Eric Besnard : Je pense que Lambert n’en avait pas besoin, mais en dehors de notre première rencontre, je lui ai dit « est-ce que tu pourrais revoir La Dame du vendredi de Howard Hawks ? » Rappelez-vous de Cary Grant dans ce film. Il est vraiment antipathique au fond, mais il a beau mal se comporter, il est incroyablement empathique. Et progressivement, il l’est de plus en plus.

Lambert Wilson : Ce que vous décrivez me fait penser à la partie la plus troublante et intéressante à interpréter dans mon personnage. Vincent Delcourt est fasciné par les acteurs, le fait de jouer. Il aurait pu être acteur lui-même, alors il va se servir de ses talents dans la vie. Et puis, il y a parfois des moments où il ne sait pas lui-même, il ne sait plus lui-même s’il joue ou pas.

Et là, il y a une sorte de zone grise qui était très intéressante à jouer. A un moment donné, il est dans un entre-deux où il ne sait même plus lui-même s’il joue la comédie ou pas. Et ça, c’est très intéressant à jouer. Ah ouais, ça c’était la partie la plus stimulante parce que je n’avais jamais fait d’exploration sur ce thème, qu’on trouve beaucoup dans le théâtre, de personnages qui mettent des masques et qui ne savent plus eux-mêmes s’ils ont un masque ou pas.

« Je n’aime pas vraiment être le centre d’intérêt. Je fuis les groupes. Je n’aime pas faire montre de mes talents d’acteur du tout. J’en suis absolument incapable. »

Vincent Delcourt est un homme si médiatique, que tout le monde pense le connaître. S’appartient-il encore ? On pense à une mise en abyme du travail des comédiens. Le comédien appartient au public…
Lambert Wilson : Alors la différence entre moi et le personnage, c’est que contrairement aux apparences, je ne suis pas acteur. Même si c’est mon métier. Je suis fils d’un acteur1 qui, comme le personnage de Vincent, adorait être le centre de l’attention, pouvait imiter absolument n’importe quelle personne qu’il venait de croiser dans la rue et qui se mettait toujours au centre, dans la lumière.

Et curieusement, pour moi, c’est un job, mais dans la vie, je ne suis pas comme ça. Je n’aime pas vraiment être le centre d’intérêt. Je fuis les groupes. Je n’aime pas faire montre de mes talents d’acteur du tout. J’en suis absolument incapable. C’est comme une activité qui me demande un effort. Alors dans ce sens-là, je suis très éloigné du personnage. Là où je me rapproche de lui, c’est dans la suractivité, le fait de ne pas tenir en place, d’être incapable d’arriver à un état contemplatif.

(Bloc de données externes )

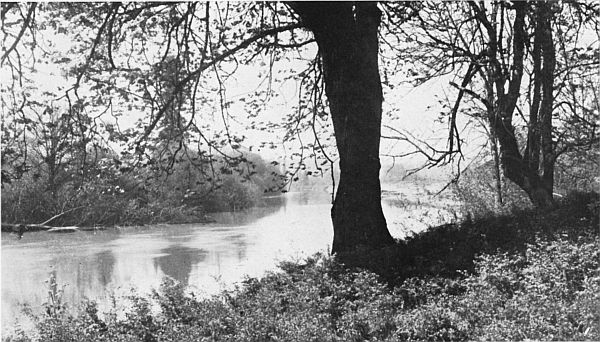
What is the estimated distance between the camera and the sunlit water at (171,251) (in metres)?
5.50

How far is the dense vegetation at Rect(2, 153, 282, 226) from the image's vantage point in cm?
446

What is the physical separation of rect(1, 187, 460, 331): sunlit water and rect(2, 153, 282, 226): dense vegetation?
1.12 ft

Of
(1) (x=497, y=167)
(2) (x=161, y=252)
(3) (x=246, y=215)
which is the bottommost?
(2) (x=161, y=252)

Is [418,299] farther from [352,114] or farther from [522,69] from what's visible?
[522,69]

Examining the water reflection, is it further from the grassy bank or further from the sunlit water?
the grassy bank

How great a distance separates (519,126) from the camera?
623 centimetres

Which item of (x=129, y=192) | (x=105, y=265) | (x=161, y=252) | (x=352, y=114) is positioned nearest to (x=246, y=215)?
(x=161, y=252)

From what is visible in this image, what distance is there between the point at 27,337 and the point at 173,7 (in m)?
3.02

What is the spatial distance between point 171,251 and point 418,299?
3911 mm

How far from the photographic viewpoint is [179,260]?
6.35 metres

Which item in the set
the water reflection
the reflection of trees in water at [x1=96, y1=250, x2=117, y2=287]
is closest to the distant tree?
the water reflection

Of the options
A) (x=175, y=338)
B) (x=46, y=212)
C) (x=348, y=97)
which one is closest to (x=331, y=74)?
(x=348, y=97)

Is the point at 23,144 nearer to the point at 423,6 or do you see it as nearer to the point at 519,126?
the point at 423,6

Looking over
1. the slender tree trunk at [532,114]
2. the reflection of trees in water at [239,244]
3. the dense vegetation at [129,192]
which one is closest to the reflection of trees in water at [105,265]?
the dense vegetation at [129,192]
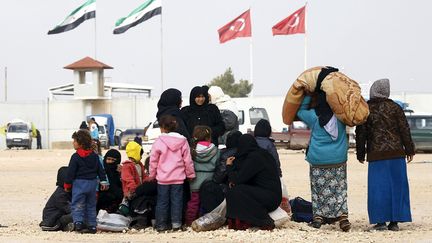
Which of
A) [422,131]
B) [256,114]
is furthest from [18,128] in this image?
[422,131]

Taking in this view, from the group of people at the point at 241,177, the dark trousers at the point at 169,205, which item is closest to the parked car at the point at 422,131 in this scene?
the group of people at the point at 241,177

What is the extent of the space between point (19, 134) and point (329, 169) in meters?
40.3

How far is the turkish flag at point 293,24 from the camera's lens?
52594 mm

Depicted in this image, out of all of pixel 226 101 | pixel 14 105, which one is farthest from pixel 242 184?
pixel 14 105

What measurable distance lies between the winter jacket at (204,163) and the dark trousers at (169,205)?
322mm

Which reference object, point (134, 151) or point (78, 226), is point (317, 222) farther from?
point (78, 226)

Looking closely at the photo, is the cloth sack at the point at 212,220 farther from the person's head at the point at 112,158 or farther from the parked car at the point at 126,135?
the parked car at the point at 126,135

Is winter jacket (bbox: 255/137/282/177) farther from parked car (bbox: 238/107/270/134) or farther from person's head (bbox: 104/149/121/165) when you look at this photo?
parked car (bbox: 238/107/270/134)

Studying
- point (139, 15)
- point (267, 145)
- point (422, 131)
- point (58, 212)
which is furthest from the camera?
point (139, 15)

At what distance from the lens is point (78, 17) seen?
5797cm

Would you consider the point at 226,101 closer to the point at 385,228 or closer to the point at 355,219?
the point at 355,219

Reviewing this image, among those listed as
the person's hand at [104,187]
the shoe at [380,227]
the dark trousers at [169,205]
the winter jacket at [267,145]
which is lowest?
the shoe at [380,227]

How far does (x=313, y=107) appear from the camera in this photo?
1170 centimetres

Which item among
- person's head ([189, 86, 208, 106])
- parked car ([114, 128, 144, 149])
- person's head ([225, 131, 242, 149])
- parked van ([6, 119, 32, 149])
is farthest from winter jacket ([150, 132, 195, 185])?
parked van ([6, 119, 32, 149])
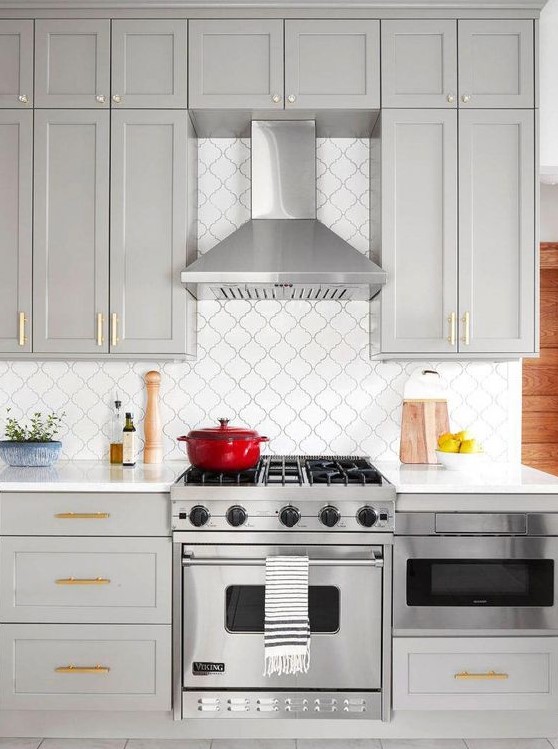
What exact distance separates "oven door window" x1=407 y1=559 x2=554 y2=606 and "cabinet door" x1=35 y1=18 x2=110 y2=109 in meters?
2.30

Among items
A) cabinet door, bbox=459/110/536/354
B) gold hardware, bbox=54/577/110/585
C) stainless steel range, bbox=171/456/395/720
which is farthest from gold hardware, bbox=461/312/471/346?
gold hardware, bbox=54/577/110/585

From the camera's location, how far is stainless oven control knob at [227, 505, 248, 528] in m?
2.22

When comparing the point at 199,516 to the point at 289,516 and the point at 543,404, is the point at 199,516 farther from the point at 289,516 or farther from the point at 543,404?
the point at 543,404

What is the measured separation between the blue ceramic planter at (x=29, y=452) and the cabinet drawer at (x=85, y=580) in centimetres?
44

Même dans tout ce qui vous prépare à la contemplation et à l’observation tranquille. Je vais tout de suite chercher quelque chose à brandir, amasser du bois pour faire du feu ou ceci ou cela, etc… Je ne serai jamais contemplatif.

Avez-vous l’impression d’avoir pu incarner quelque chose que vous n’aviez pu travailler auparavant ?
Lambert Wilson : Alors ça, c’est ce que j’essaie de faire à chaque fois ! Franchement, la répétition, pour moi, c’est la mort absolue ! Donc, je dis oui à des propositions qui me permettent de faire une investigation sur quelque chose que je n’ai pas travaillé auparavant. Ça, c’est fondamental pour moi, c’est la condition, c’est presque plus important que la qualité du rôle ! Proposer au public un nouveau personnage et à moi-même un sujet de réflexion et de travail. Je prends une analogie avec les musiciens.

Si on joue uniquement trois sonates de Brahms, on devient dingue, puis surtout on ennuie tout le monde, donc c’est la moindre des choses pour moi. C’est vrai, j’ai déjà joué des chefs d’entreprise.  J’ai fait des personnages dynamiques. Je n’ai pas trop envie de définir ce personnage dans ma réponse pour ne pas donner trop de clés aux gens qui vous liront. Les facettes de ce personnage-là, ses particularités, je n’avais pas fait. Et puis, cet arc est très particulier, cette espèce de lâcher prise, la transformation, même physique du personnage…

Et puis, le film traite de thèmes qui m’intéressent énormément. Ce sont des thèmes qui sont dans l’air du temps : le changement de paradigme, renoncer à une vie imbécile qui ne vous rend pas heureux. Curieusement, les trois derniers films que j’ai faits sont dans cette lignée-là, avec des personnages différents, mais avec des changements de vie, au contact d’un autre personnage ou d’un environnement. Alors maintenant ce qu’il va falloir, c’est que je ne me répète pas dans ces sujets-là, parce que ce sont des sujets qui m’intéressent énormément, parce que j’aspire à ça aussi dans ma vie. C’est pour ça que le sujet me plaisait, parce que ce sont des questions qui me traversent, bien sûr.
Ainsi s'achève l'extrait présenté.